TASK INSTRUCTIONS - Exact transcription, pictures omitted: begin at the top line of the records below and end with the line bearing "World War 2".

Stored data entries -
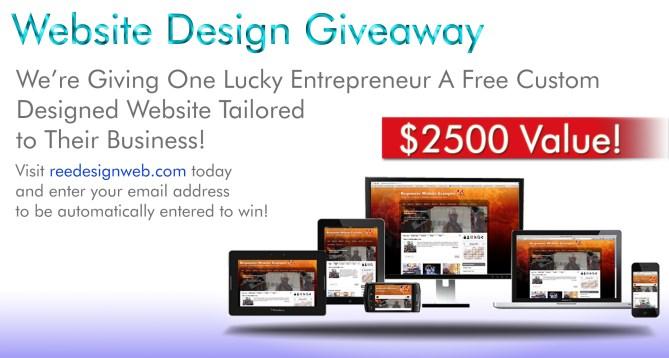 Custom website GiveawayC copy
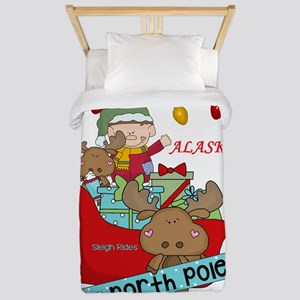 Alaska North Pole Sleigh Rides Twin Duvet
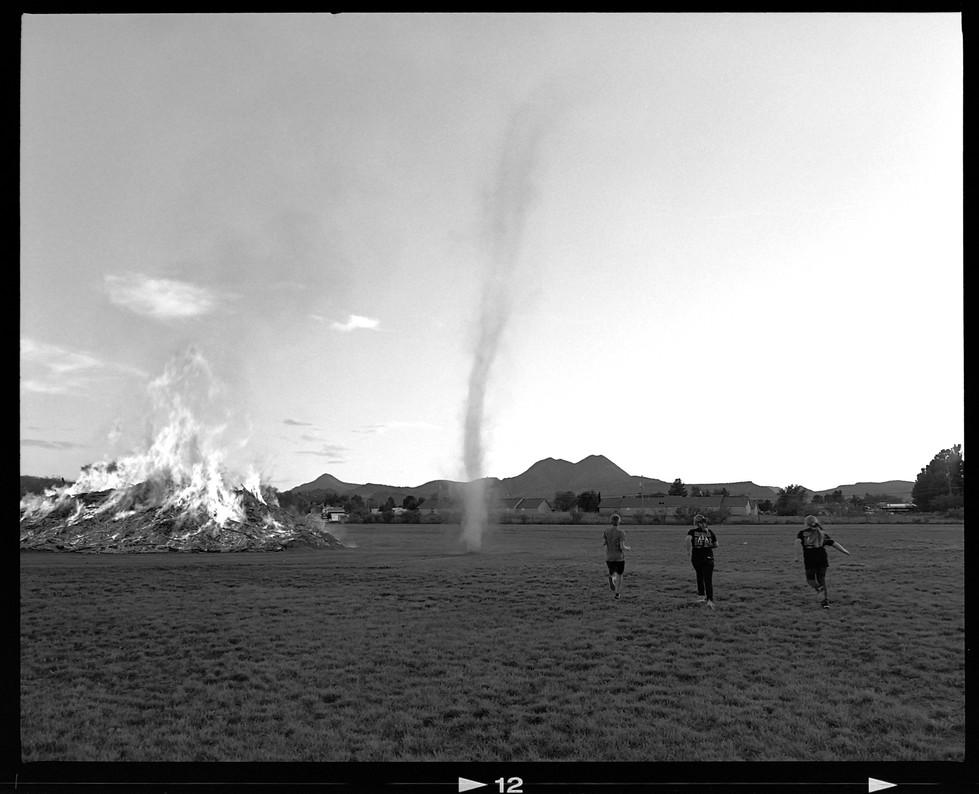 web_bonfire.jpg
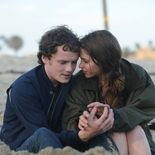 Photo Felicity Jones, Anton Yelchin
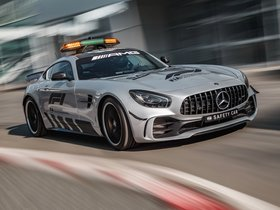 Ver foto 9 de Mercedes-AMG GT-R F1 Safety Car 2018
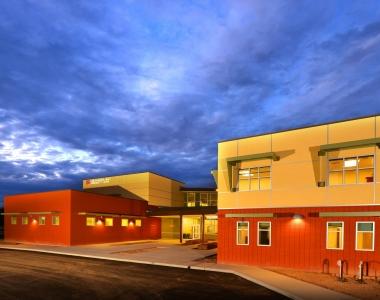 Salvation Army Hospitality House – Tucson, Arizona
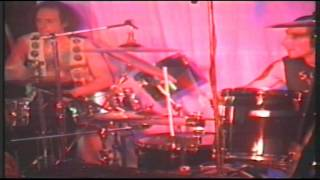 United States of Mind perform - Solidarity - live at The Tache, Blackpool - 1995.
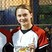 Madeline Calvin Softball Recruiting Profile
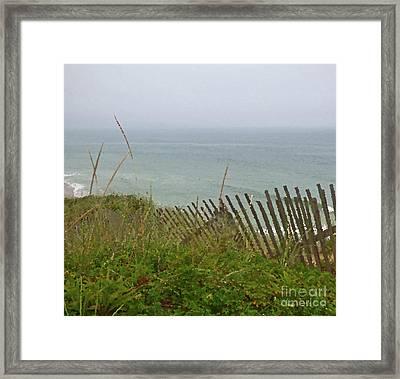 Cape Cod Dunes Framed Print
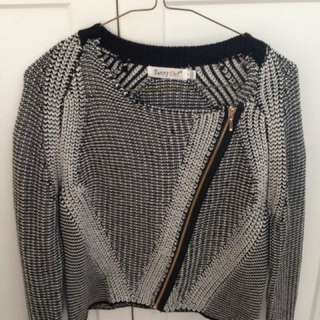 Sunny Girl black and white knitted jacket.Size small, worn a couple of times.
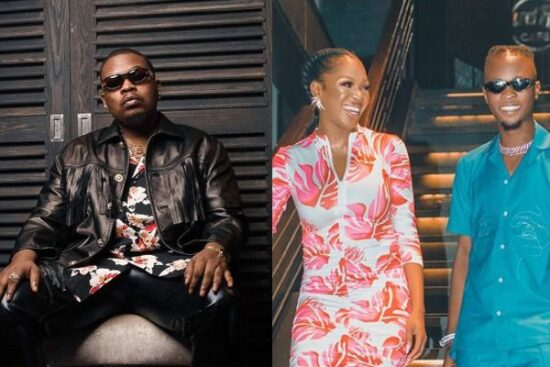Olamide reveals what he would love from BBNaija stars, Laycon and Vee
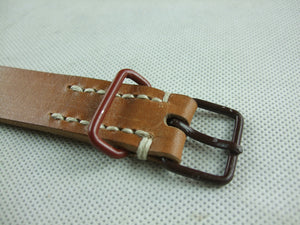World War 2 WWII Japanese IJA Leather Equipment Strap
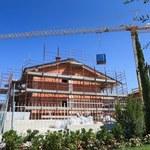 Kooperatywa mieszkaniowa – ludzie sami wybudują sobie bloki
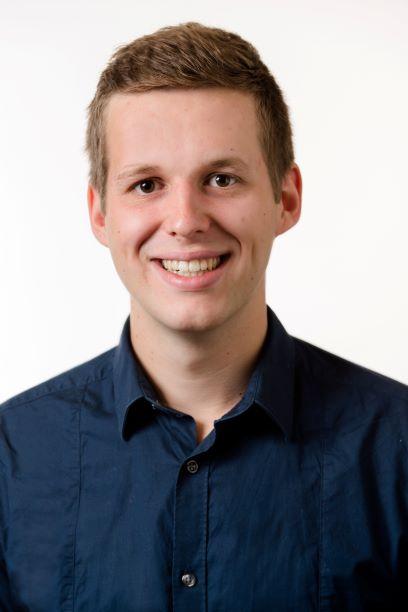 Simon Stappen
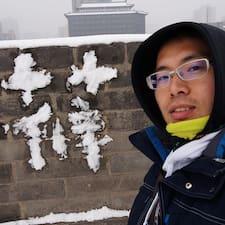Chi-Hsien User Profile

EXERCISE RESPONSE -
 Custom website GiveawayC copy
 Alaska North Pole Sleigh Rides Twin Duvet
 web_bonfire.jpg
 Photo Felicity Jones, Anton Yelchin
 Ver foto 9 de Mercedes-AMG GT-R F1 Safety Car 2018
 Salvation Army Hospitality House – Tucson, Arizona
 United States of Mind perform - Solidarity - live at The Tache, Blackpool - 1995.
 Madeline Calvin Softball Recruiting Profile
 Cape Cod Dunes Framed Print
 Sunny Girl black and white knitted jacket.Size small, worn a couple of times.
Olamide reveals what he would love from BBNaija stars, Laycon and Vee
World War 2 WWII Japanese IJA Leather Equipment Strap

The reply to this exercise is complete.